Aim of the task → Beginning with the line that holds "Cuisine ou kitchenette", copy each line through the end of the material below, exactly and with no pictures.

Provided entries →
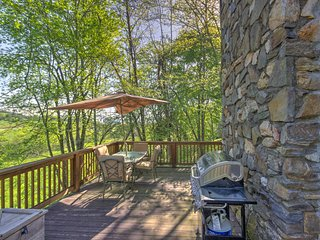 Relax on the large deck and soak up the fresh mountain air and tranquil environment.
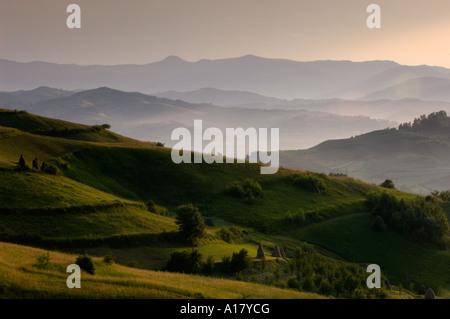 Oferte De Cazare Maramures Piscina De Fibra europe-romania-maramures-landscape-near-bogdan-voda-seen-from-bocicoel-a17ycg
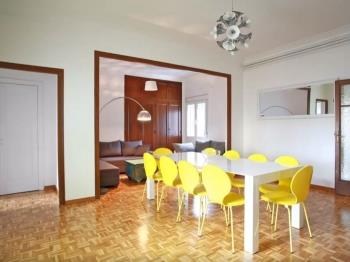 Sunny Penthouse + Terrace,steps to Plaza Catalunya - Apartment in Barcelona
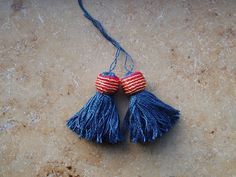 These are the tassels I made for Joris. I used Aurora fine 2 ply spun silk, and it is so much better for making tassels than Devere 1200 de. Medieval Embroidery, How To Make Tassels, Medieval Life, Passementerie, 14th Century, Fringes, Middle Ages, Handicraft, Tassel Necklace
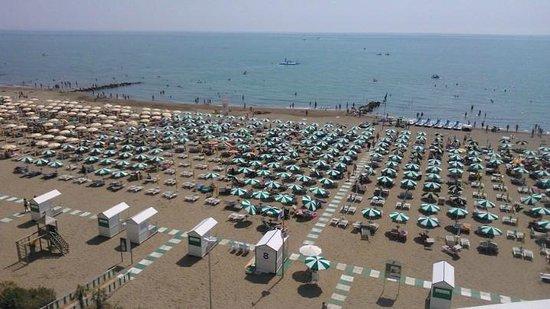 Montecarlo: vista spiaggia dalla camera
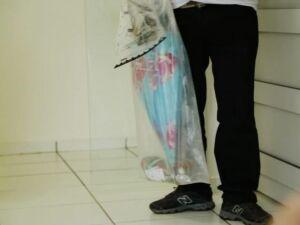 Guarda-chuva encontrado próximo no local do achado de cadáver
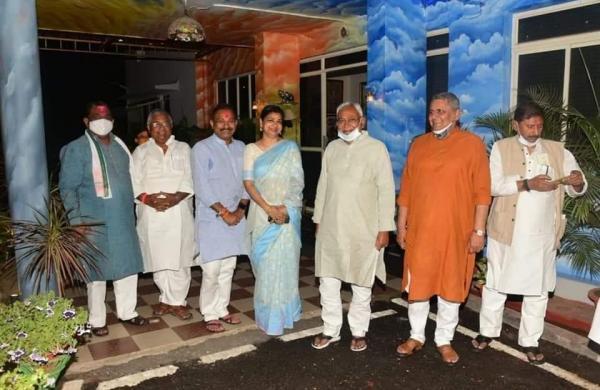 Bihar CM Nitish Kumar visits residences of party leaders to spread Holi joy
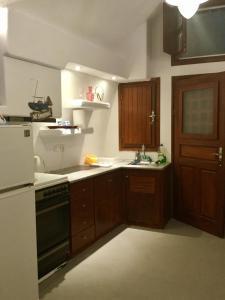Cuisine ou kitchenette dans l'établissement Tzannis Cave House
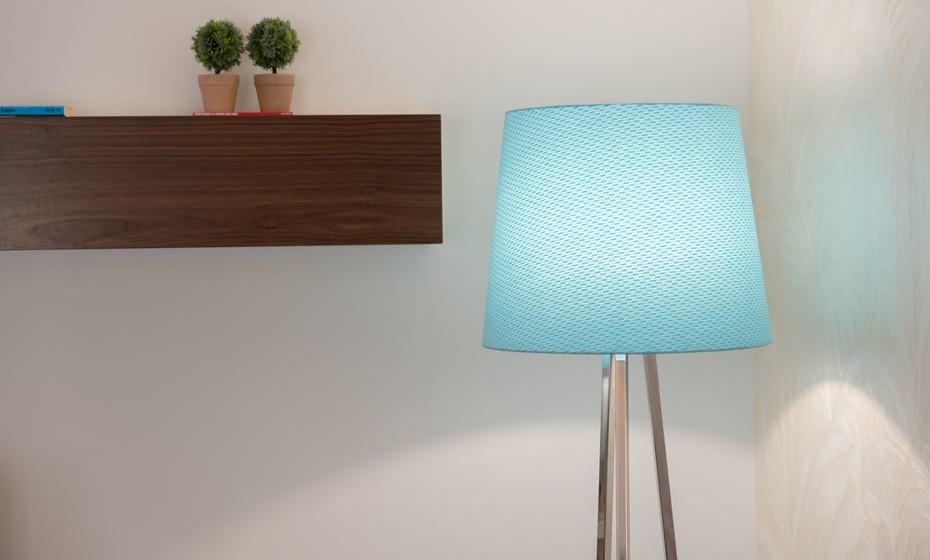 Alguma iluminação transmite e/ou dá a sensação de calor. Para contrariar essa sensação podemos substituir os abatjours para tons azuis para criar a harmonia pretendida.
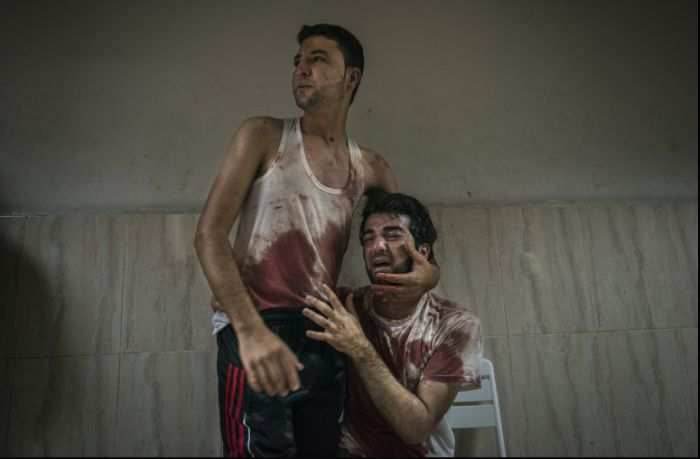 На фотоконкурсе World Press Photo лучшим фото стало изображение питерской ЛГБТ-пары (4 фото)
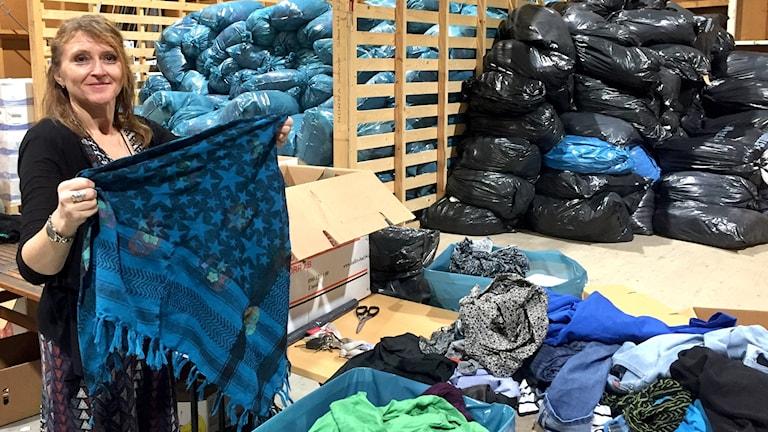 Upp emot femton ton tectilier skickas vidare till återvinning i Tyskland varje månad, berättar Ann-Helen Eriksson, butikschef på Röda Korset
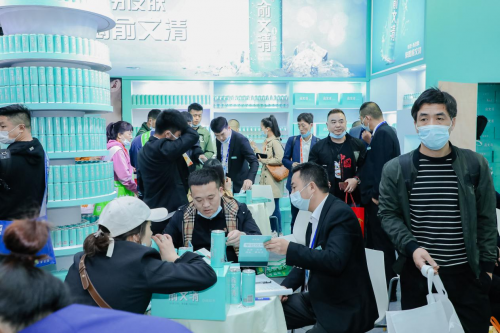 第104届全国糖酒会俞文清燕窝水强势领跑,带动中国饮料市场变革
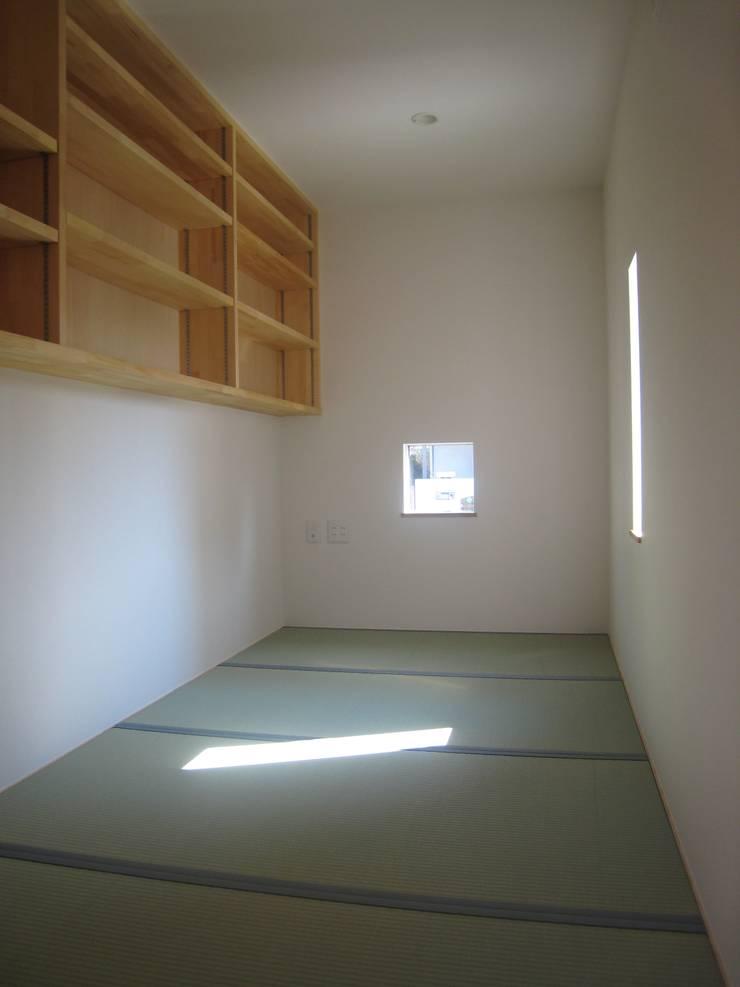 豊能町の家Ⅱ: 株式会社 atelier waonが手掛けた書斎です。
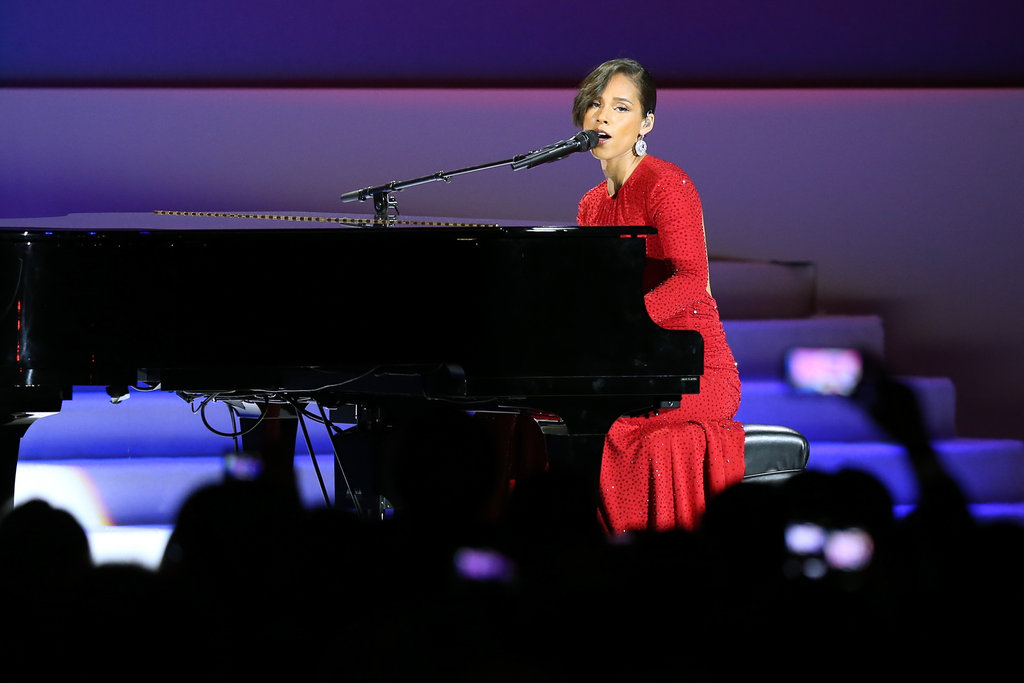 Alicia Keys looked amazing as she performed for a captivated audience at The Inaugural Ball.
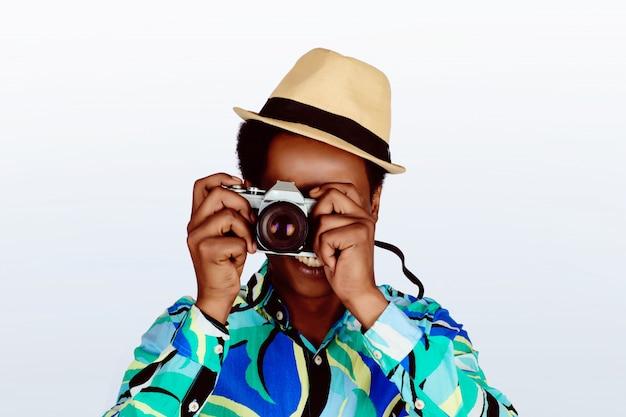 カメラで写真を撮る観光客男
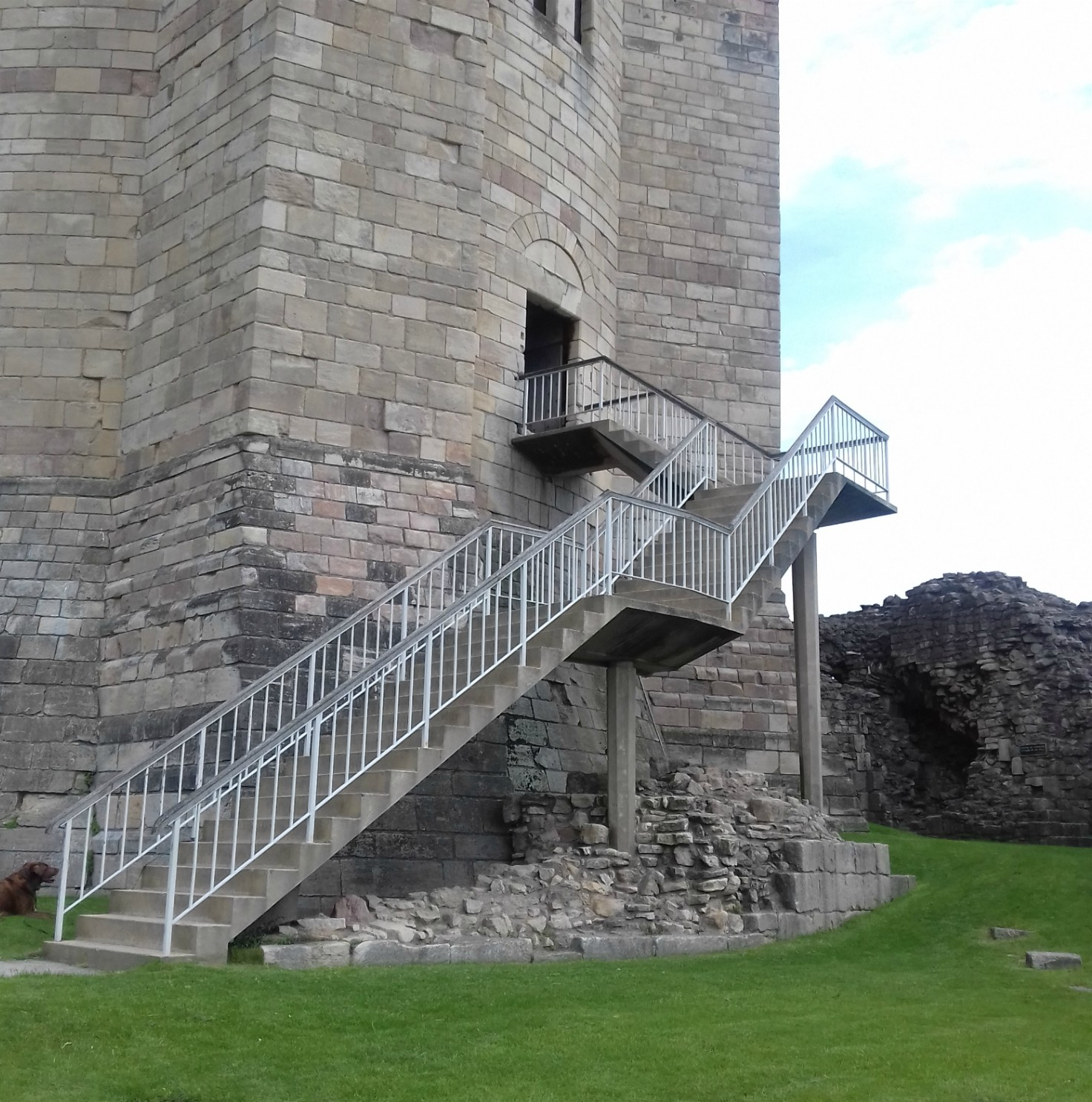 Stone steps up th keep entrance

Answer below →
Cuisine ou kitchenette dans l'établissement Tzannis Cave House
 Alguma iluminação transmite e/ou dá a sensação de calor. Para contrariar essa sensação podemos substituir os abatjours para tons azuis para criar a harmonia pretendida.
 На фотоконкурсе World Press Photo лучшим фото стало изображение питерской ЛГБТ-пары (4 фото)
 Upp emot femton ton tectilier skickas vidare till återvinning i Tyskland varje månad, berättar Ann-Helen Eriksson, butikschef på Röda Korset
 第104届全国糖酒会俞文清燕窝水强势领跑,带动中国饮料市场变革
 豊能町の家Ⅱ: 株式会社 atelier waonが手掛けた書斎です。
 Alicia Keys looked amazing as she performed for a captivated audience at The Inaugural Ball.
 カメラで写真を撮る観光客男
 Stone steps up th keep entrance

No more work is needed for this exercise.